In collaboration with NVIDIA, Pure Storage announced new validated reference architectures for running generative AI use cases to accelerate AI adoption by helping users manage high-performance data and compute requirements.
“Embracing our long-standing collaboration with NVIDIA, the latest validated AI reference architectures and generative AI proofs of concept emerge as pivotal components for global enterprises in unraveling the complexities of the AI puzzle,” said Rob Lee, chief technology officer at Pure Storage.
New validated designs and proofs of concept
Retrieval-Augmented Generation (RAG) Pipeline for AI Inference claims to improve the accuracy, currency, and relevance of Inference capabilities for large language models (LLMs).
Pure Storage has also achieved OVX Server Storage validation, providing flexible storage reference architectures and a strong infrastructure foundation.
Vertical RAG Development accelerates AI adoption across vertical industries by creating a financial services RAG solution to summarise and query massive datasets.

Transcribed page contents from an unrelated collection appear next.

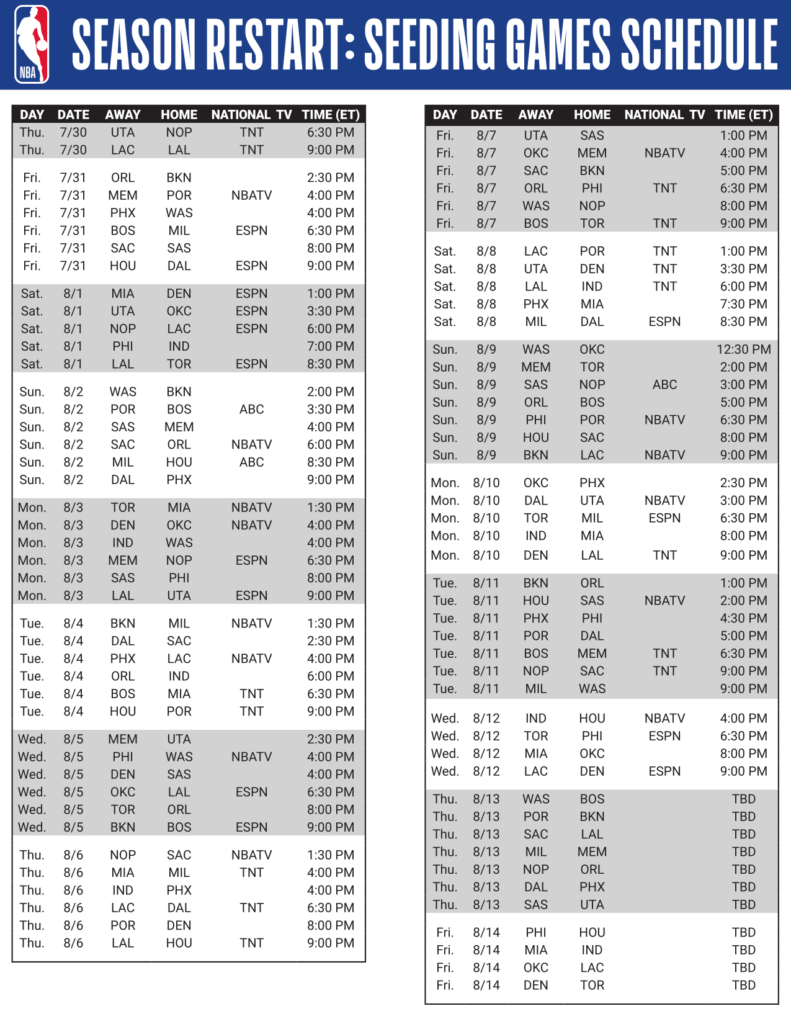 NBA

SEASON RESTART: SEEDING GAMES SCHEDULE

| DAY | DATE | AWAY | HOME | NATIONAL TV | TIME (ET) |
|---|---|---|---|---|---|
| Thu. | 7/30 | UTA | NOP | TNT | 6:30 PM |
| Thu. | 7/30 | LAC | LAL | TNT | 9:00 PM |
| Fri. | 7/31 | ORL | BKN | | 2:30 PM |
| Fri. | 7/31 | MEM | POR | NBATV | 4:00 PM |
| Fri. | 7/31 | PHX | WAS | | 4:00 PM |
| Fri. | 7/31 | BOS | MIL | ESPN | 6:30 PM |
| Fri. | 7/31 | SAC | SAS | | 8:00 PM |
| Fri. | 7/31 | HOU | DAL | ESPN | 9:00 PM |
| Sat. | 8/1 | MIA | DEN | ESPN | 1:00 PM |
| Sat. | 8/1 | UTA | OKC | ESPN | 3:30 PM |
| Sat. | 8/1 | NOP | LAC | ESPN | 6:00 PM |
| Sat. | 8/1 | PHI | IND | | 7:00 PM |
| Sat. | 8/1 | LAL | TOR | ESPN | 8:30 PM |
| Sun. | 8/2 | WAS | BKN | | 2:00 PM |
| Sun. | 8/2 | POR | BOS | ABC | 3:30 PM |
| Sun. | 8/2 | SAS | MEM | | 4:00 PM |
| Sun. | 8/2 | SAC | ORL | NBATV | 6:00 PM |
| Sun. | 8/2 | MIL | HOU | ABC | 8:30 PM |
| Sun. | 8/2 | DAL | PHX | | 9:00 PM |
| Mon. | 8/3 | TOR | MIA | NBATV | 1:30 PM |
| Mon. | 8/3 | DEN | OKC | NBATV | 4:00 PM |
| Mon. | 8/3 | IND | WAS | | 4:00 PM |
| Mon. | 8/3 | MEM | NOP | ESPN | 6:30 PM |
| Mon. | 8/3 | SAS | PHI | | 8:00 PM |
| Mon. | 8/3 | LAL | UTA | ESPN | 9:00 PM |
| Tue. | 8/4 | BKN | MIL | NBATV | 1:30 PM |
| Tue. | 8/4 | DAL | SAC | | 2:30 PM |
| Tue. | 8/4 | PHX | LAC | NBATV | 4:00 PM |
| Tue. | 8/4 | ORL | IND | | 6:00 PM |
| Tue. | 8/4 | BOS | MIA | TNT | 6:30 PM |
| Tue. | 8/4 | HOU | POR | TNT | 9:00 PM |
| Wed. | 8/5 | MEM | UTA | | 2:30 PM |
| Wed. | 8/5 | PHI | WAS | NBATV | 4:00 PM |
| Wed. | 8/5 | DEN | SAS | | 4:00 PM |
| Wed. | 8/5 | OKC | LAL | ESPN | 6:30 PM |
| Wed. | 8/5 | TOR | ORL | | 8:00 PM |
| Wed. | 8/5 | BKN | BOS | ESPN | 9:00 PM |
| Thu. | 8/6 | NOP | SAC | NBATV | 1:30 PM |
| Thu. | 8/6 | MIA | MIL | TNT | 4:00 PM |
| Thu. | 8/6 | IND | PHX | | 4:00 PM |
| Thu. | 8/6 | LAC | DAL | TNT | 6:30 PM |
| Thu. | 8/6 | POR | DEN | | 8:00 PM |
| Thu. | 8/6 | LAL | HOU | TNT | 9:00 PM |

| DAY | DATE | AWAY | HOME | NATIONAL TV | TIME (ET) |
|---|---|---|---|---|---|
| Fri. | 8/7 | UTA | SAS | | 1:00 PM |
| Fri. | 8/7 | OKC | MEM | NBATV | 4:00 PM |
| Fri. | 8/7 | SAC | BKN | | 5:00 PM |
| Fri. | 8/7 | ORL | PHI | TNT | 6:30 PM |
| Fri. | 8/7 | WAS | NOP | | 8:00 PM |
| Fri. | 8/7 | BOS | TOR | TNT | 9:00 PM |
| Sat. | 8/8 | LAC | POR | TNT | 1:00 PM |
| Sat. | 8/8 | UTA | DEN | TNT | 3:30 PM |
| Sat. | 8/8 | LAL | IND | TNT | 6:00 PM |
| Sat. | 8/8 | PHX | MIA | | 7:30 PM |
| Sat. | 8/8 | MIL | DAL | ESPN | 8:30 PM |
| Sun. | 8/9 | WAS | OKC | | 12:30 PM |
| Sun. | 8/9 | MEM | TOR | | 2:00 PM |
| Sun. | 8/9 | SAS | NOP | ABC | 3:00 PM |
| Sun. | 8/9 | ORL | BOS | | 5:00 PM |
| Sun. | 8/9 | PHI | POR | NBATV | 6:30 PM |
| Sun. | 8/9 | HOU | SAC | | 8:00 PM |
| Sun. | 8/9 | BKN | LAC | NBATV | 9:00 PM |
| Mon. | 8/10 | OKC | PHX | | 2:30 PM |
| Mon. | 8/10 | DAL | UTA | NBATV | 3:00 PM |
| Mon. | 8/10 | TOR | MIL | ESPN | 6:30 PM |
| Mon. | 8/10 | IND | MIA | | 8:00 PM |
| Mon. | 8/10 | DEN | LAL | TNT | 9:00 PM |
| Tue. | 8/11 | BKN | ORL | | 1:00 PM |
| Tue. | 8/11 | HOU | SAS | NBATV | 2:00 PM |
| Tue. | 8/11 | PHX | PHI | | 4:30 PM |
| Tue. | 8/11 | POR | DAL | | 5:00 PM |
| Tue. | 8/11 | BOS | MEM | TNT | 6:30 PM |
| Tue. | 8/11 | NOP | SAC | TNT | 9:00 PM |
| Tue. | 8/11 | MIL | WAS | | 9:00 PM |
| Wed. | 8/12 | IND | HOU | NBATV | 4:00 PM |
| Wed. | 8/12 | TOR | PHI | ESPN | 6:30 PM |
| Wed. | 8/12 | MIA | OKC | | 8:00 PM |
| Wed. | 8/12 | LAC | DEN | ESPN | 9:00 PM |
| Thu. | 8/13 | WAS | BOS | | TBD |
| Thu. | 8/13 | POR | BKN | | TBD |
| Thu. | 8/13 | SAC | LAL | | TBD |
| Thu. | 8/13 | MIL | MEM | | TBD |
| Thu. | 8/13 | NOP | ORL | | TBD |
| Thu. | 8/13 | DAL | PHX | | TBD |
| Thu. | 8/13 | SAS | UTA | | TBD |
| Fri. | 8/14 | PHI | HOU | | TBD |
| Fri. | 8/14 | MIA | IND | | TBD |
| Fri. | 8/14 | OKC | LAC | | TBD |
| Fri. | 8/14 | DEN | TOR | | TBD |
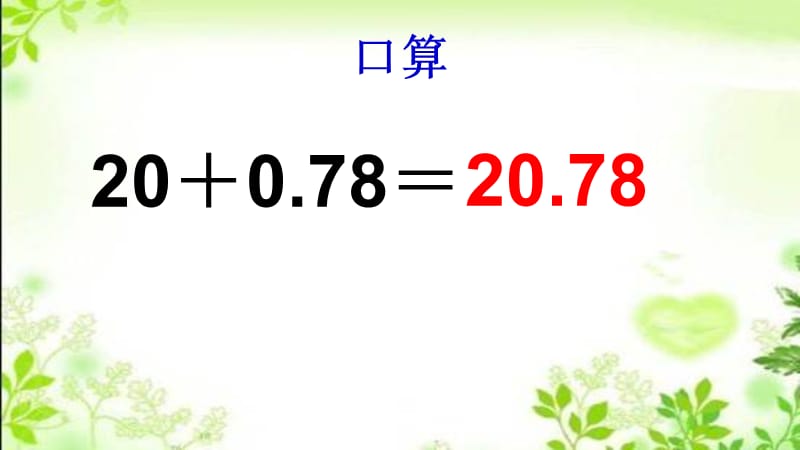 口算

$20+0.78=20.78$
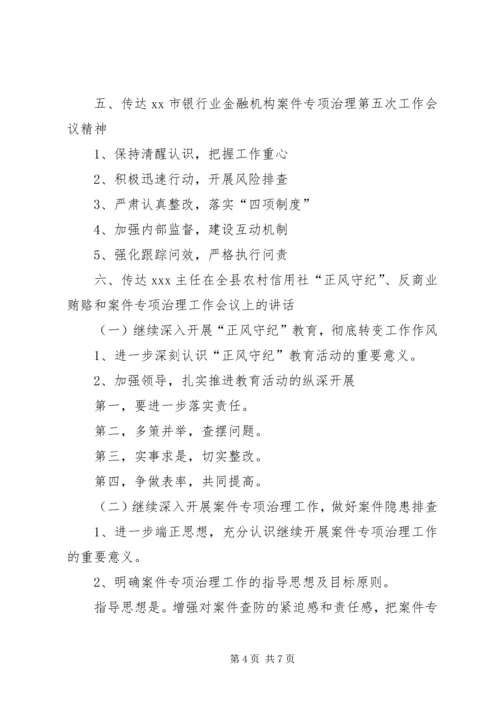 五、传达 xx 市银行业金融机构案件专项治理第五次工作会议精神

1、保持清醒认识，把握工作重心

2、积极迅速行动，开展风险排查

3、严肃认真整改，落实“四项制度”

4、加强内部监督，建设互动机制

5、强化跟踪问效，严格执行问责

六、传达 xxx 主任在全县农村信用社“正风守纪”、反商业贿赂和案件专项治理工作会议上的讲话

（一）继续深入开展“正风守纪”教育，彻底转变工作作风

1、进一步深刻认识“正风守纪”教育活动的重要意义。

2、加强领导，扎实推进教育活动的纵深开展

第一，要进一步落实责任。

第二，多策并举，查摆问题。

第三，实事求是，切实整改。

第四，争做表率，共同提高。

（二）继续深入开展案件专项治理工作，做好案件隐患排查

1、进一步端正思想，充分认识继续开展案件专项治理工作的重要意义。

2、明确案件专项治理工作的指导思想及目标原则。

指导思想是。增强对案件查防的紧迫感和责任感，把案件专

第 4 页 共 7 页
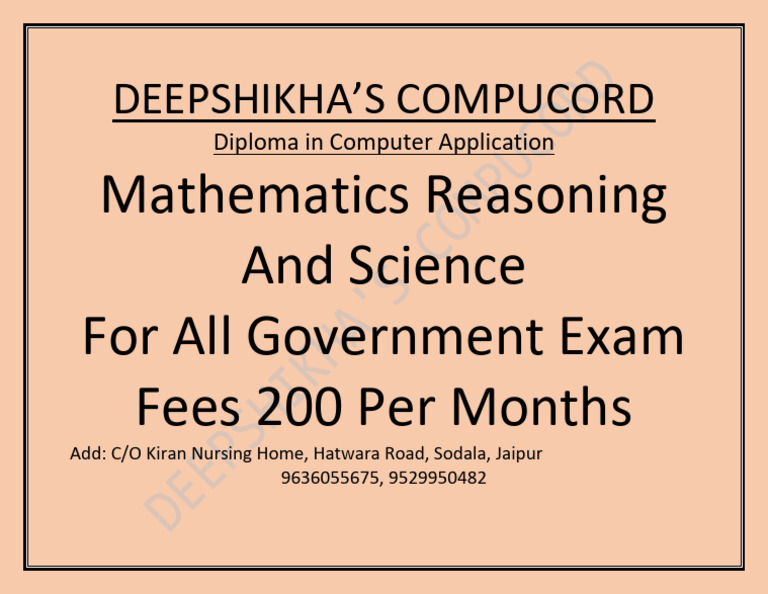 DEEPSHIKHA'S COMPUCORD

Diploma in Computer Application

Mathematics Reasoning And Science For All Government Exam Fees 200 Per Months

Add: C/O Kiran Nursing Home, Hatwara Road, Sodala, Jaipur
9636055675, 9529950482

DEEPSHIKHA'S COMPUCORD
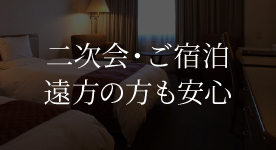 二次会・ご宿泊
遠方の方も安心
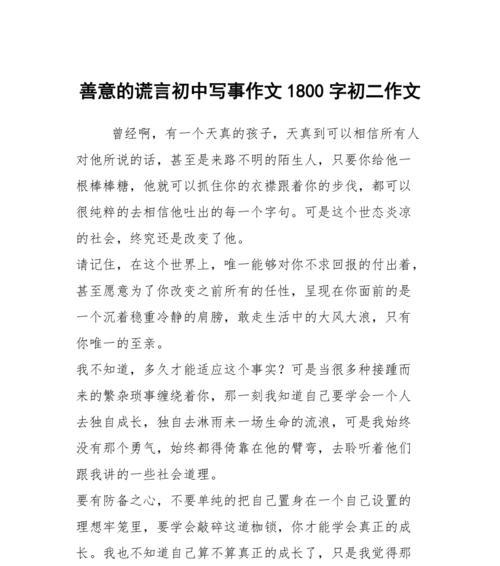 善意的谎言初中写事作文 1800 字初二作文

曾经啊，有一个天真的孩子，天真到可以相信所有人对他所说的话，甚至是来路不明的陌生人，只要你给他一根棒棒糖，他就可以抓住你的衣襟跟着你的步伐，都可以很纯粹的去相信他吐出的每一个字句。可是这个世态炎凉的社会，终究还是改变了他。

请记住，在这个世界上，唯一能够对你不求回报的付出着，甚至愿意为了你改变之前所有的任性，呈现在你面前的是一个沉着稳重冷静的肩膀，敢走生活中的大风大浪，只有你唯一的至亲。

我不知道，多久才能适应这个事实？可是当很多种接踵而来的繁杂琐事缠绕着你，那一刻我知道自己要学会一个人去独自成长，独自去淋雨来一场生命的流浪，可是我始终没有那个勇气，始终都得倚靠在他的臂弯，去聆听着他们跟我讲的一些社会道理。

要有防备之心，不要单纯的把自己置身在一个自己设置的理想牢笼里，要学会敲碎这道枷锁，你才能学会真正的成长。我也不知道自己算不算真正的成长了，只是我觉得那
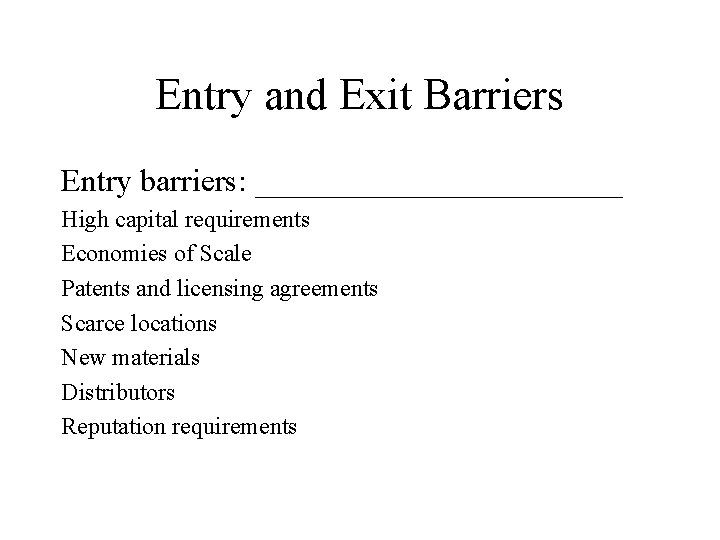 Entry and Exit Barriers

Entry barriers: ________________________

High capital requirements

Economies of Scale

Patents and licensing agreements

Scarce locations

New materials

Distributors

Reputation requirements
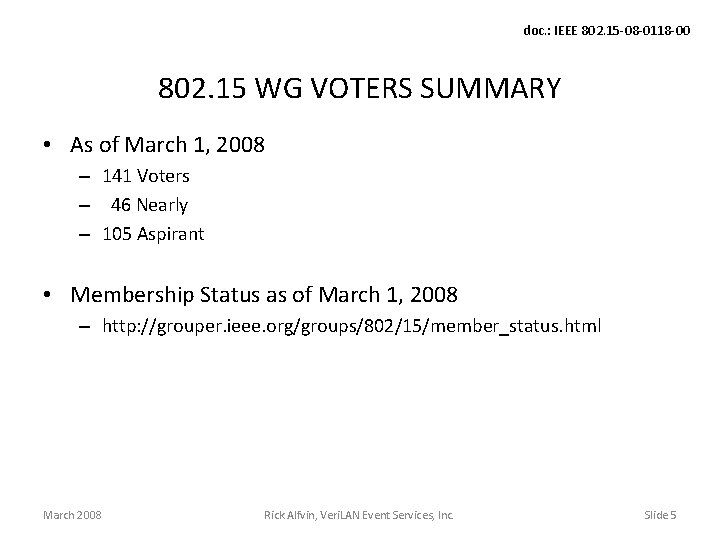 doc.: IEEE 802.15-08-0118-00

802.15 WG VOTERS SUMMARY

• As of March 1, 2008
– 141 Voters
– 46 Nearly
– 105 Aspirant

• Membership Status as of March 1, 2008
– http://grouper.ieee.org/groups/802/15/member_status.html

March 2008

Rick Alfvin, VeriLAN Event Services, Inc.

Slide 5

New partnerships forged with Run.AI and Weights & Biases optimise GPU utilisation through advanced orchestration and scheduling and enable ML teams to build, evaluate, and govern the model development lifecycle. Additionally, Pure Storage is working closely with ePlus, Insight, WWT, and others to operationalise joint customer AI deployments.
“NVIDIA’s AI platform reference architectures are enhanced by Pure’s simple, efficient, and reliable data infrastructure, delivering comprehensive solutions for enterprises navigating the complexities of AI, data analytics, and advanced computing,” said Bob Pette, vice president of Enterprise Platforms at NVIDIA.